In response to the on-going slaughter of wolves, in June, WildEarth Guardians and a coalition of fifty conservation groups asked the U.S. Fish and Wildlife Service to immediately restore Endangered Species Act protections to gray wolves in the northern Rocky Mountains. In July, Guardians and allies also petitioned the Biden administration to list the Western North American population of gray wolves as a distinct population segment. Over 120 Tribes have signed “The Wolf: A Treaty of Cultural and Environmental Survival,” and have called on Interior Secretary Haaland to meet with a Tribal delegation regarding the Treaty and to reinstate protections for wolves. So far, the Biden administration has failed to take any steps to protect wolves.

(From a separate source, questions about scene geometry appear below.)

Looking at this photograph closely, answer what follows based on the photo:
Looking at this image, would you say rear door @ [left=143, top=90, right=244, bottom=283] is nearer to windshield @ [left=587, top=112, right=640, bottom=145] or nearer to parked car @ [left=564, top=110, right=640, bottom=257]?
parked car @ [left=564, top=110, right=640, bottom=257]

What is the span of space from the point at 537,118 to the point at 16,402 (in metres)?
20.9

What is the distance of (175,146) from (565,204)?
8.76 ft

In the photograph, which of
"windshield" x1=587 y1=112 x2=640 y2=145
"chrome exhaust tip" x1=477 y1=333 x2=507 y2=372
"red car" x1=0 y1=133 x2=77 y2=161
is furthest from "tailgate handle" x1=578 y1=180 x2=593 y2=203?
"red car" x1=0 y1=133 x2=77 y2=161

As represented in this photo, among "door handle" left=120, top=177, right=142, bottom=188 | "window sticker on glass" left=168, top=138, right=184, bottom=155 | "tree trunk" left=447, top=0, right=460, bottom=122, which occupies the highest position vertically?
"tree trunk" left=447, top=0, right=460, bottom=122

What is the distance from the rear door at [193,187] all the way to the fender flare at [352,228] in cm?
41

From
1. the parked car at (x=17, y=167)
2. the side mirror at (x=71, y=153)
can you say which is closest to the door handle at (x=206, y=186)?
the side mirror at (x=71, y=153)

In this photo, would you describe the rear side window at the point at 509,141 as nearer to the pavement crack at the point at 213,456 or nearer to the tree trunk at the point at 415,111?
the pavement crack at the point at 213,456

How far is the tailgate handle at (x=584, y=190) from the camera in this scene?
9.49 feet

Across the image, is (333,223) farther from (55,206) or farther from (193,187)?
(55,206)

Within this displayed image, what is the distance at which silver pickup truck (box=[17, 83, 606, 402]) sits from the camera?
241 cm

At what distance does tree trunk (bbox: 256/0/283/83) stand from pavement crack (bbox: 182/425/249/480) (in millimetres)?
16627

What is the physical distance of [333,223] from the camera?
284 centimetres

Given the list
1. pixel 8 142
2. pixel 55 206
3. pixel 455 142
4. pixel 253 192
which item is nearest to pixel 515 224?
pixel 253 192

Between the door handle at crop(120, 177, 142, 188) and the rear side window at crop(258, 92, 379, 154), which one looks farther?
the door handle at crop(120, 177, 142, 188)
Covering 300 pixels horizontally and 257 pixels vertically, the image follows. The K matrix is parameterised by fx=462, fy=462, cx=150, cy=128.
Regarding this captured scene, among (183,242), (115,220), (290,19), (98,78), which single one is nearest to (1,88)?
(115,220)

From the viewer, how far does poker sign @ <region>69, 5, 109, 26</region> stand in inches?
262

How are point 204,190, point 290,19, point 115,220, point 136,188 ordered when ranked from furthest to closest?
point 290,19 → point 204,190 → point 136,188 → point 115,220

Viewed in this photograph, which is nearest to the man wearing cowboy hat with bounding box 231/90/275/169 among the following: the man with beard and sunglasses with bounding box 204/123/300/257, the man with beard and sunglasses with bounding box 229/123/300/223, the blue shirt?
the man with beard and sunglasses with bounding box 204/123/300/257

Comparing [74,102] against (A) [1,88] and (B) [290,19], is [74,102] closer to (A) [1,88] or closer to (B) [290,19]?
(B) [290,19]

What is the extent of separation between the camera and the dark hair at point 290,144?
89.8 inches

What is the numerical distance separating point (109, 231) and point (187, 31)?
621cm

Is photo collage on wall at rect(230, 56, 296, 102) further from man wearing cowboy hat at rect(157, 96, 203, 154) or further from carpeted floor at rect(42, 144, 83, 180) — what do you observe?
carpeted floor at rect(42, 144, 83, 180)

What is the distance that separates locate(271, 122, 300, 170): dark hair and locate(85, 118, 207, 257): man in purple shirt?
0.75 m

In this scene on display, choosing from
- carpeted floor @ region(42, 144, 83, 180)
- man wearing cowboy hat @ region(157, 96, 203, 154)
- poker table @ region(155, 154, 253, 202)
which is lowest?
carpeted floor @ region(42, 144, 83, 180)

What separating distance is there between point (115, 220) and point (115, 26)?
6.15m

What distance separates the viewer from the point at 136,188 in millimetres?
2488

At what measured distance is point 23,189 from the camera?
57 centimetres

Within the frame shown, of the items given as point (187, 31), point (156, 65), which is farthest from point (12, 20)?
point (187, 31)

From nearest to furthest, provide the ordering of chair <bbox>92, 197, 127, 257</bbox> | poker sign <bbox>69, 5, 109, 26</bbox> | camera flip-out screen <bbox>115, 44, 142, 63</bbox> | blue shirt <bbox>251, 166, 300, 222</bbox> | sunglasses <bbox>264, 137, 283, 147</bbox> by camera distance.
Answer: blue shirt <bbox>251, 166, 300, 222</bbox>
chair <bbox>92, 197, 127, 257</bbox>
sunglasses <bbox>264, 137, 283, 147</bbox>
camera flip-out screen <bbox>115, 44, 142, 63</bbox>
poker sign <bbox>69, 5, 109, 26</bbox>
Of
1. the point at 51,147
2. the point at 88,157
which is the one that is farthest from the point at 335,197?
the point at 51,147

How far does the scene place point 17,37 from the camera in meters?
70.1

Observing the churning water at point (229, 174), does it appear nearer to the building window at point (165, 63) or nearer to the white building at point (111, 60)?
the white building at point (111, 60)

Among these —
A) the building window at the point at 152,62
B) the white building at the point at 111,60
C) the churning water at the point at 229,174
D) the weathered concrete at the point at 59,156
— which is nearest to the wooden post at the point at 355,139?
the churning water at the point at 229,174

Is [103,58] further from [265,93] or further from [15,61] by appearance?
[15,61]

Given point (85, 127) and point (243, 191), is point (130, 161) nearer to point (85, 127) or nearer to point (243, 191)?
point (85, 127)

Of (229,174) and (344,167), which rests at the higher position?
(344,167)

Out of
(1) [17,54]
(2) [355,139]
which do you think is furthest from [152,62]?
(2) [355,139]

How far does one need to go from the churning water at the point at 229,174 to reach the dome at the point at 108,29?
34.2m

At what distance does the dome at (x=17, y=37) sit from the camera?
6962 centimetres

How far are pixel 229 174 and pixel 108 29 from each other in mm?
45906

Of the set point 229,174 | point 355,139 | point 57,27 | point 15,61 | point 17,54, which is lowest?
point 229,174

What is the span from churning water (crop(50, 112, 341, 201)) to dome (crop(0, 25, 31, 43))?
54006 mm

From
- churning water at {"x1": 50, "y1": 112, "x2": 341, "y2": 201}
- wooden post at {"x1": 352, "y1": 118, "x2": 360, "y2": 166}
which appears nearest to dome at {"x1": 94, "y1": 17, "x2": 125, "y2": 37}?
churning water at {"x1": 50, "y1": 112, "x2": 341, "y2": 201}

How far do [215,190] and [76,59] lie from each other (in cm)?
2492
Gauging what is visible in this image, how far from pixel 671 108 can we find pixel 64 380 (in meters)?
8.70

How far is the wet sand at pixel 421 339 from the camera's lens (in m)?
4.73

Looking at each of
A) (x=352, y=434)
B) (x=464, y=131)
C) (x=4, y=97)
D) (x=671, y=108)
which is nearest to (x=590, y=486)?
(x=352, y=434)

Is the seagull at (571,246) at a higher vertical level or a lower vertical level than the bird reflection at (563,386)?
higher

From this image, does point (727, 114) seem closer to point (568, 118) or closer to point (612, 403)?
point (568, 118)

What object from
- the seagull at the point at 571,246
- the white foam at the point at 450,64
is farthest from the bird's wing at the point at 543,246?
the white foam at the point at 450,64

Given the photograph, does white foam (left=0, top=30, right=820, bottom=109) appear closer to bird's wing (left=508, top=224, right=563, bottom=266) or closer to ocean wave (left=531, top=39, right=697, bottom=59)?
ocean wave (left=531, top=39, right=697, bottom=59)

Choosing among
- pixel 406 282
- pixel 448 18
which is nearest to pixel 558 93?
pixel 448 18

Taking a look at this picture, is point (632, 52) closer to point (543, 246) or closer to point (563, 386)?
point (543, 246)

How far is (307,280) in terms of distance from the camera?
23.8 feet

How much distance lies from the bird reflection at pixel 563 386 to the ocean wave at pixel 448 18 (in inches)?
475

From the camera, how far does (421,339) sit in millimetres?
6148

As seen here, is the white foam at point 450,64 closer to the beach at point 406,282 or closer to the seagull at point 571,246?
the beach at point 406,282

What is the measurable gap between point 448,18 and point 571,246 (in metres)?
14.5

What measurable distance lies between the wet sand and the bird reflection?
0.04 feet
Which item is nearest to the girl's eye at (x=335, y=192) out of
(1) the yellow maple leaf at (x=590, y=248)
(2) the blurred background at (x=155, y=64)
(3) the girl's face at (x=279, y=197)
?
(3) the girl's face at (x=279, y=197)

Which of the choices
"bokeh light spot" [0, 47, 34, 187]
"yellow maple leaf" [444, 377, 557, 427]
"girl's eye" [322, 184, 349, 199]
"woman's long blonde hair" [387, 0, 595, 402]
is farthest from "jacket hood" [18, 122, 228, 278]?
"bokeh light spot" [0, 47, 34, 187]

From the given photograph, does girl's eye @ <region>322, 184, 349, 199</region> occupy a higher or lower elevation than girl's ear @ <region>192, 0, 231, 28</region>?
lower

“As we clearly warned would happen, state ‘management’ of wolves essentially amounts to the brutal state-sanctioned eradication of this keystone native species,” said McMillan. “We must not abandon wolf-recovery efforts or allow anti-wolf states, hunters, and trappers to push wolves back to the brink of extinction.”
Montana’s hunting regulation changes come on the heels of the Biden administration doubling down on its commitment to keep all wolves federally delisted, despite the massive public outcry. In August, the U.S. Fish and Wildlife Service filed a brief in federal court opposing legal efforts from multiple environmental groups—including WildEarth Guardians, Western Environmental Law Center, and Earthjustice—to challenge the federal delisting rule. This case is set for oral arguments in Northern California District Court in November 2021. As the Northern Rocky Mountain population of wolves was delisted by an act of Congress in 2011, the outcome of this litigation will not impact wolves in Montana.
Gray wolves became functionally extinct in the lower 48 states in the 1960s largely due to rampant hunting and trapping, including deliberate extermination efforts carried out by the federal government. Though first listed as endangered in 1967 under a precursor to the Endangered Species Act, gray wolves only began to recover in the West following reintroductions to central Idaho and Yellowstone National Park in the mid-1990s. Scientists estimated a steady population of about 1,150 wolves in Montana between 2012 and 2019. However, hunters and trappers killed 328 wolves in Montana during the 2020-2021 season, and the Montana Department of Fish, Wildlife and Parks now estimates that only 900 to 950 wolves remain in the state. The total wolf-kill quota for the 2021-2022 hunting and trapping season in Montana is 450, meaning that nearly 50% of the wolf population in Montana could be eliminated in the next six months.